▸ Directions:
Below is some material. Set down exactly the line where "phylum: Chordata" appears and all lines after it, and stop at the last line.
┌─ Material supplied
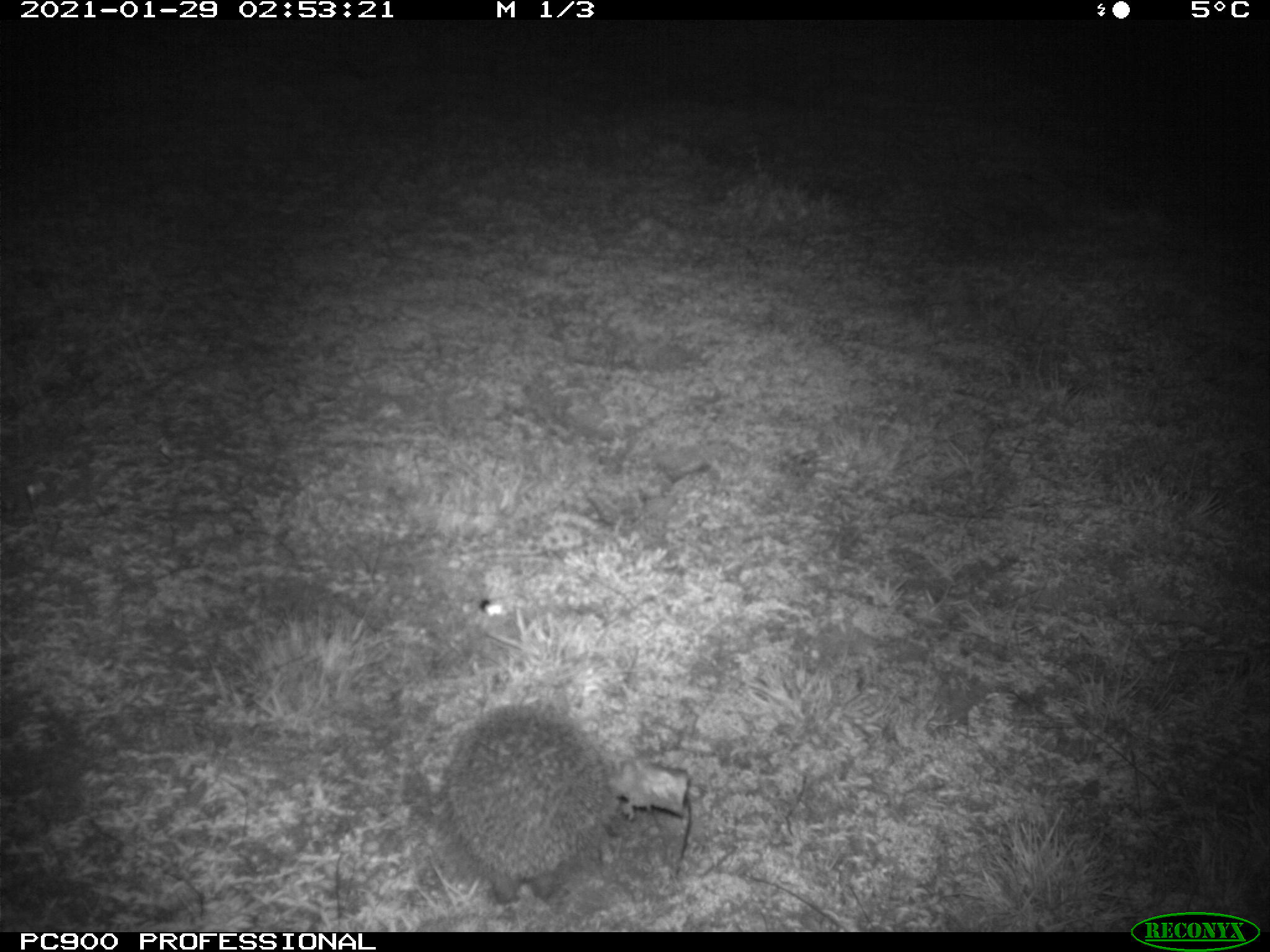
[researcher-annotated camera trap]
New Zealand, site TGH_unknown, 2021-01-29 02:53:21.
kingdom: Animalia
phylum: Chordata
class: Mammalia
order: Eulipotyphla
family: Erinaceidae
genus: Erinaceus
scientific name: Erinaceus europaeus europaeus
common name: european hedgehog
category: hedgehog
└─
▸ Solution to this task:
phylum: Chordata
class: Mammalia
order: Eulipotyphla
family: Erinaceidae
genus: Erinaceus
scientific name: Erinaceus europaeus europaeus
common name: european hedgehog
category: hedgehog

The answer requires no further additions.